また、育児休業の申請は、休業開始予定日の1か月前までとされています。
産後休業に続けて育児休業をする場合は、事前に調べて、確認しておきましょう。
産休・育休の期間について
産前の場合は6週間の休業取得が可能です。
多胎妊娠の場合は8週間の休業取得が可能です。
産後の場合は、出産した翌日から8週間休業させるのが雇用主の義務となっています。
育休の場合は産後休業が終了してから、子供が1歳になる誕生日の前日まで、ただし延長しなければならない然るべく理由(幼稚園・保育園が入園できなかった、など)がある場合は最長1歳6か月まで延長可能です。
育休は男性も取得することができます。
給料について
産休の場合は会社から給料が支給されるのではなく、健康保険組合から「出産手当金」として、出産日以前6週間から出産日後8週間までの間、欠勤1日について賃金の3分の2相当額が支給されます。
会社または健康保険組合への届け出が必要となり、この間の健康保険、厚生年金保険などの社会保険料が免除されます。

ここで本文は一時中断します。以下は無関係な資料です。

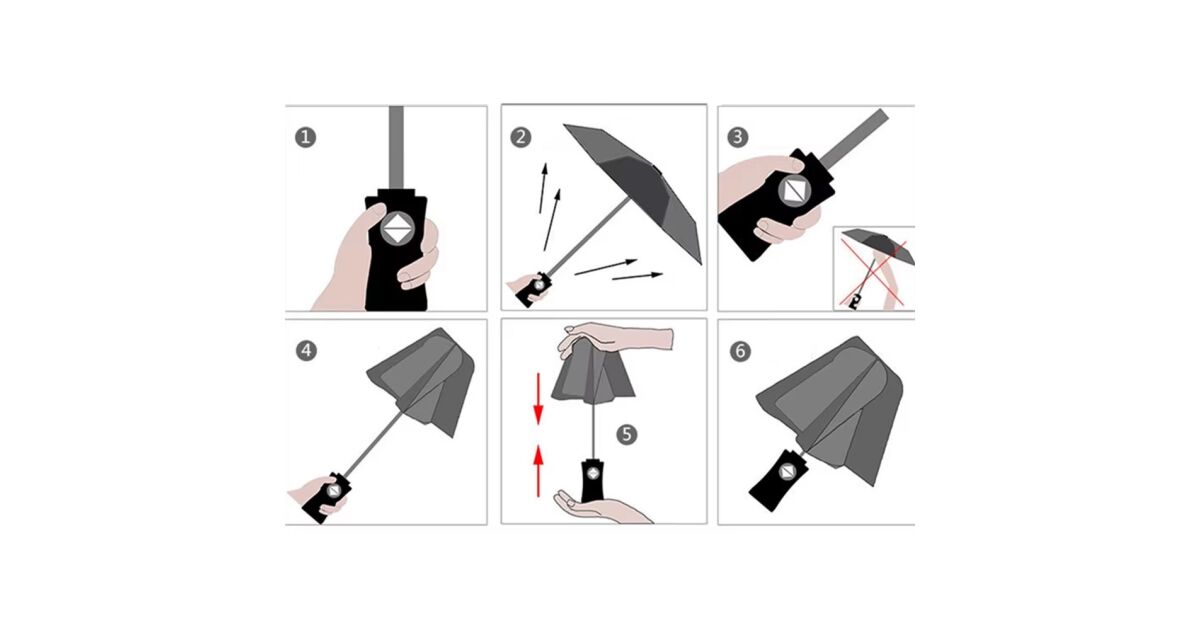 1
2
3
4
5
6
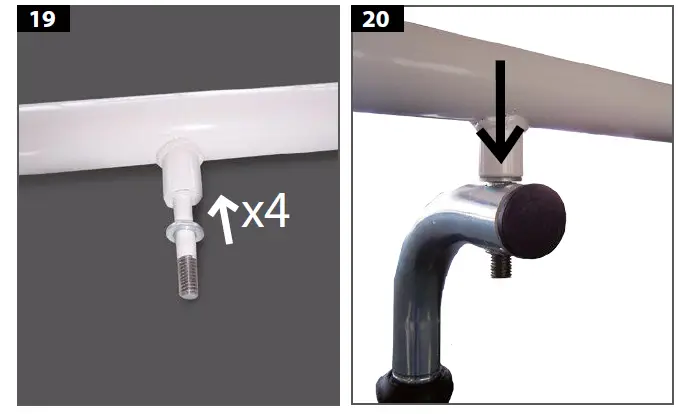 19

x4

20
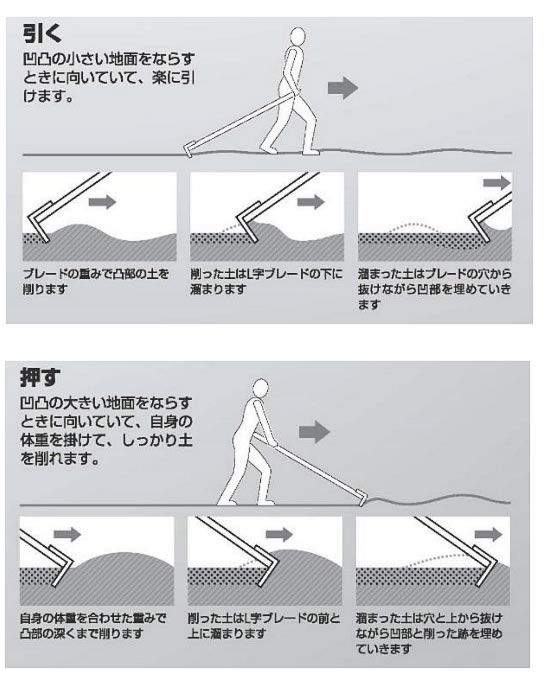 引く

凹凸の小さい地面をならすときに向いていて、楽に引けます。

ブレードの重みで凸部の土を削ります

削った土はL字ブレードの下に溜まります

溜まった土はブレードの穴から抜けながら凹部を埋めていきます

押す

凹凸の大きい地面をならすときに向いていて、自身の体重を掛けて、しっかり土を削れます。

自身の体重を合わせた重みで凸部の深くまで削ります

削った土はL字ブレードの前と上に溜まります

溜まった土は穴と上から抜けながら凹部と削った跡を埋めていきます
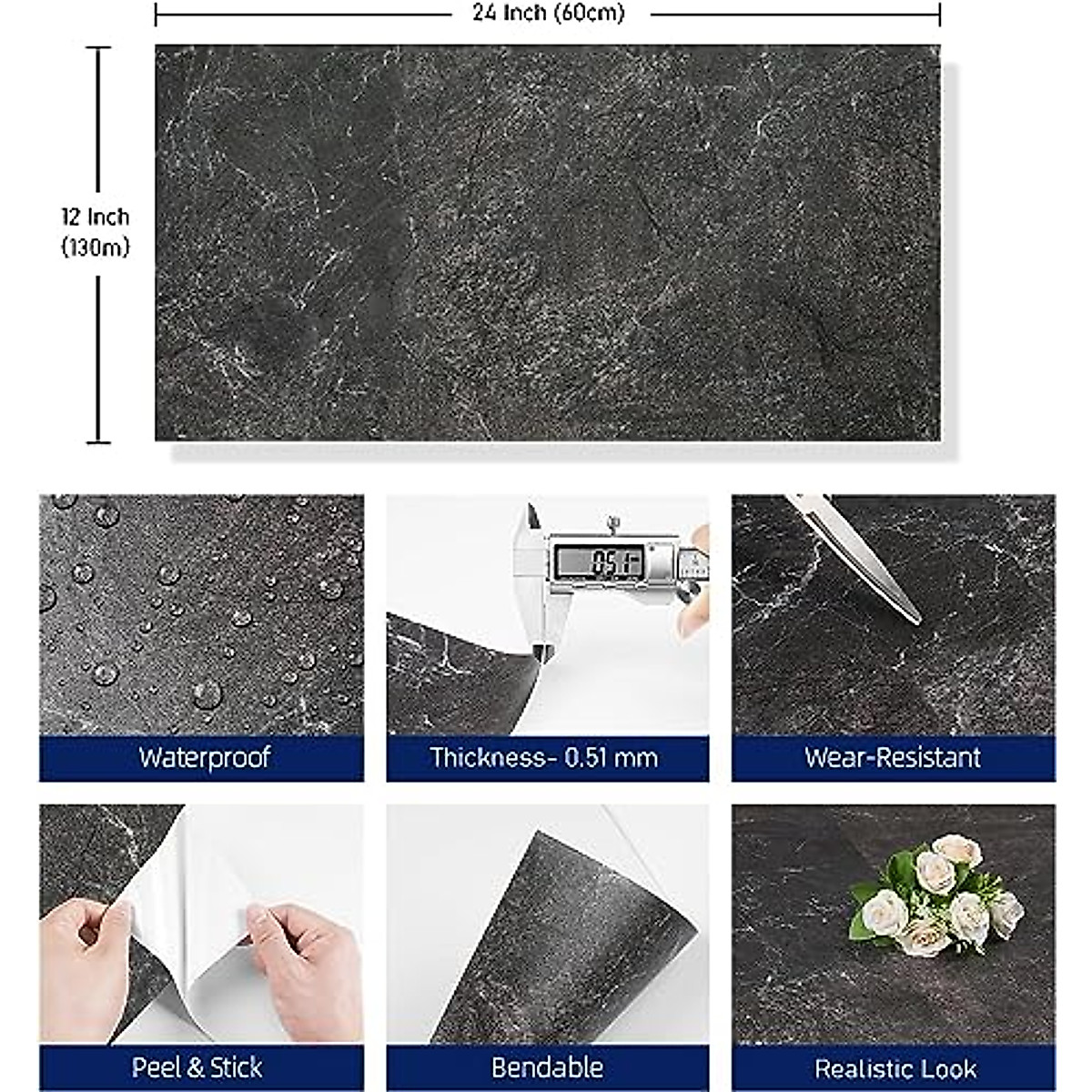 24 Inch (60cm)

12 Inch (130m)

0.51

Waterproof

Thickness- 0.51 mm

Wear-Resistant

Peel & Stick

Bendable

Realistic Look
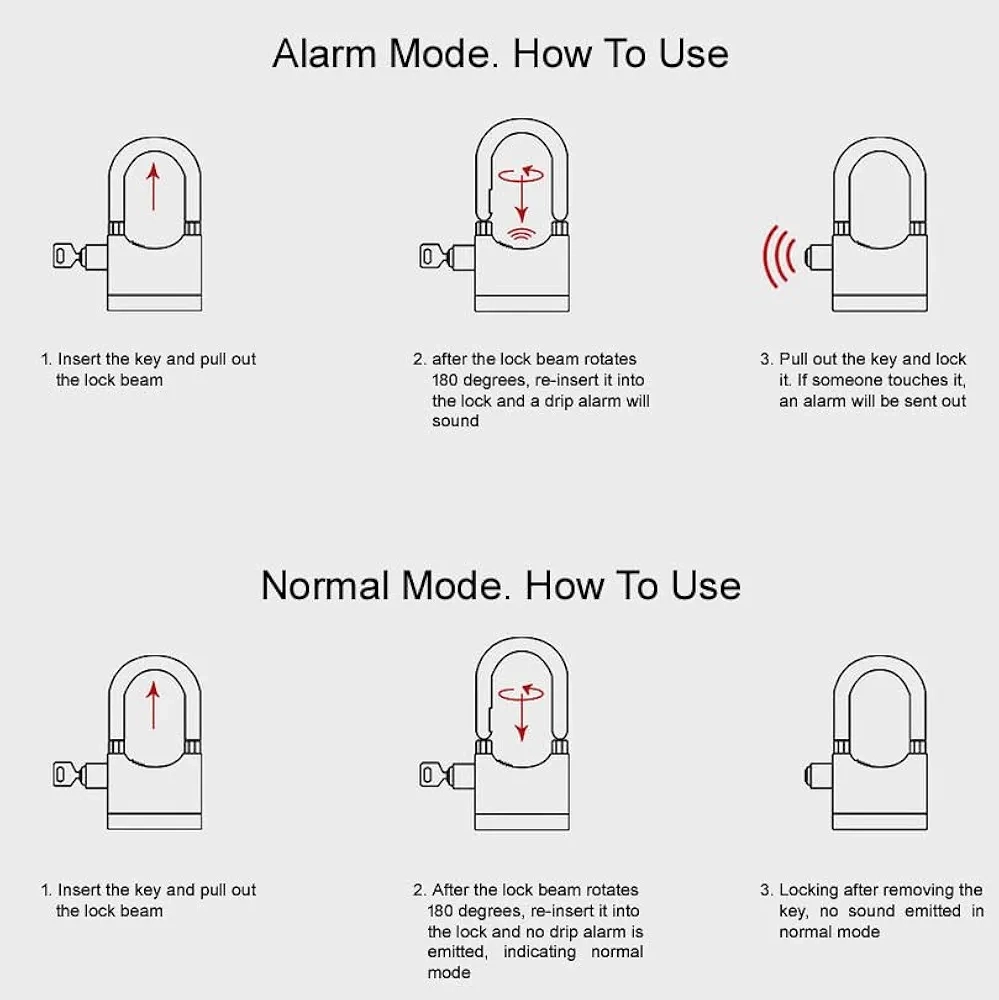 Alarm Mode. How To Use

1. Insert the key and pull out the lock beam

2. after the lock beam rotates 180 degrees, re-insert it into the lock and a drip alarm will sound

3. Pull out the key and lock it. If someone touches it, an alarm will be sent out

Normal Mode. How To Use

1. Insert the key and pull out the lock beam

2. After the lock beam rotates 180 degrees, re-insert it into the lock and no drip alarm is emitted, indicating normal mode

3. Locking after removing the key, no sound emitted in normal mode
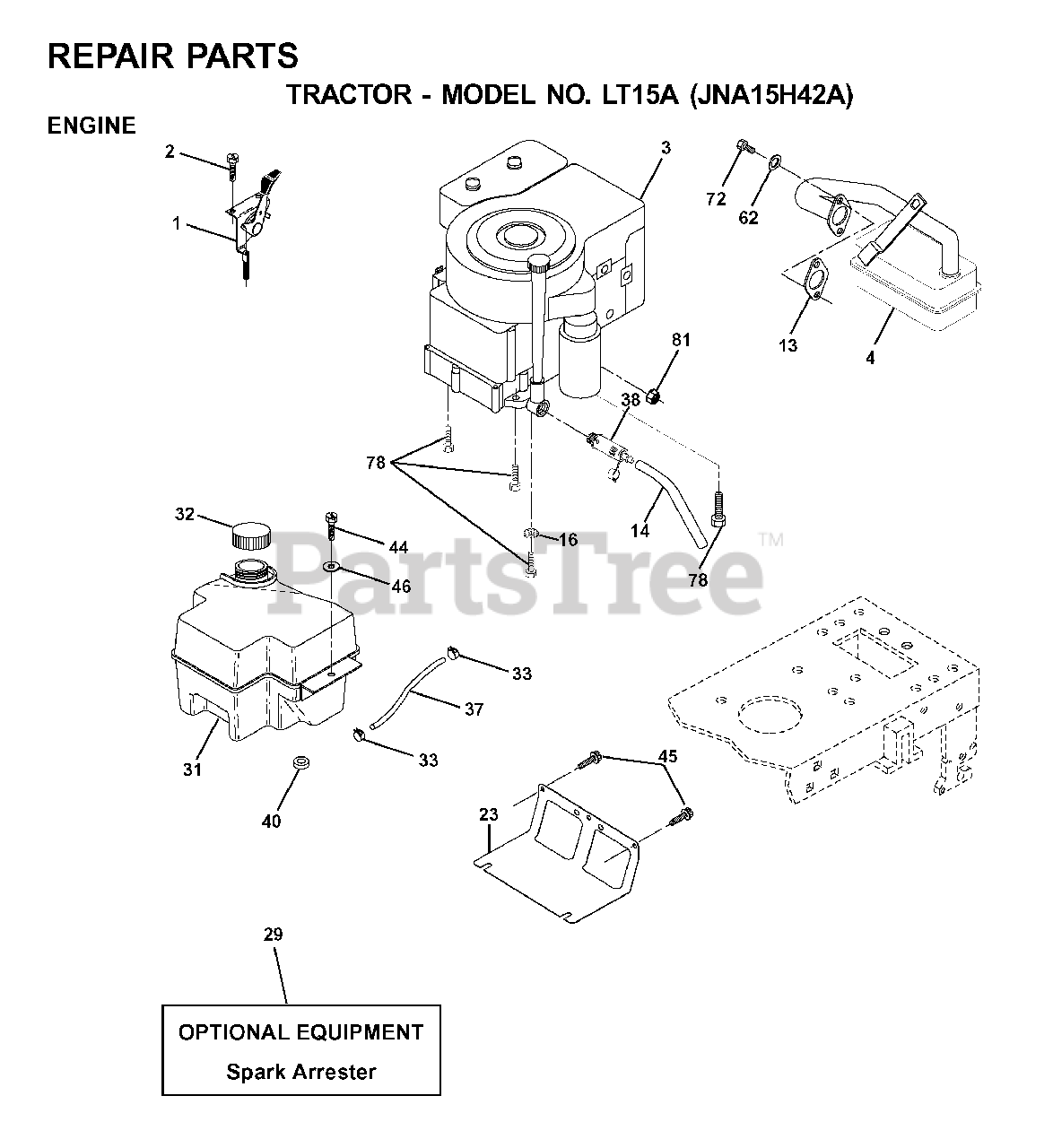 REPAIR PARTS

TRACTOR - MODEL NO. LT15A (JNA15H42A)

ENGINE

2
1
3
72
62
13
4
81
38
78
14
78
16
32
44
46
PartsTree™
33
37
33
31
40
45
23
29

OPTIONAL EQUIPMENT
Spark Arrester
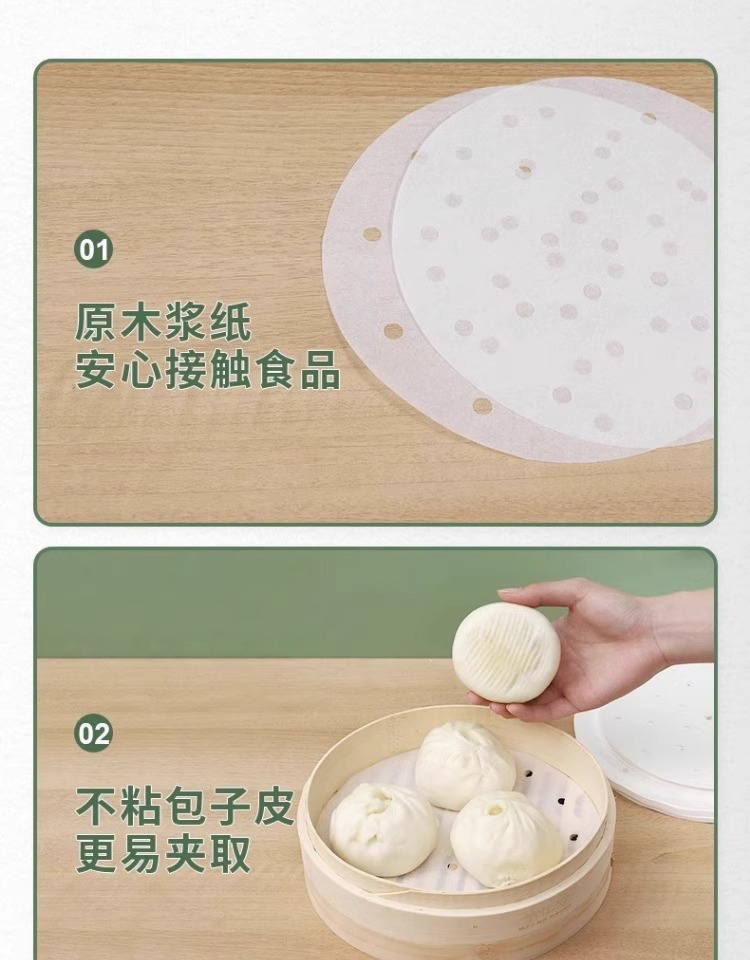 01

原木浆纸
安心接触食品

02

不粘包子皮
更易夹取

育休の場合は雇用保険から「育児休業給付金」として、休業開始時の賃金の2分の1相当額が支給されます。
また、こちらも社会保険料が免除されます。
派遣法と定年について
派遣に定年は存在しません。
というのも派遣というのは無期雇用者に適用される制度です。
ですので、あなたが続けようと思えば65歳以上でも派遣は続けられます。
ですので、65歳以上でも同一企業では働きたい場合は派遣社員の方がいいといえます。
ただし、年齢を理由に解雇することは法律で禁止されていますが、実際に別の理由を口実として定年間近に解雇されるケースは珍しくありません。
派遣法と年金について
厚生年金の加入は派遣社員でも加入する義務があります。
ですので、年金は支払われます。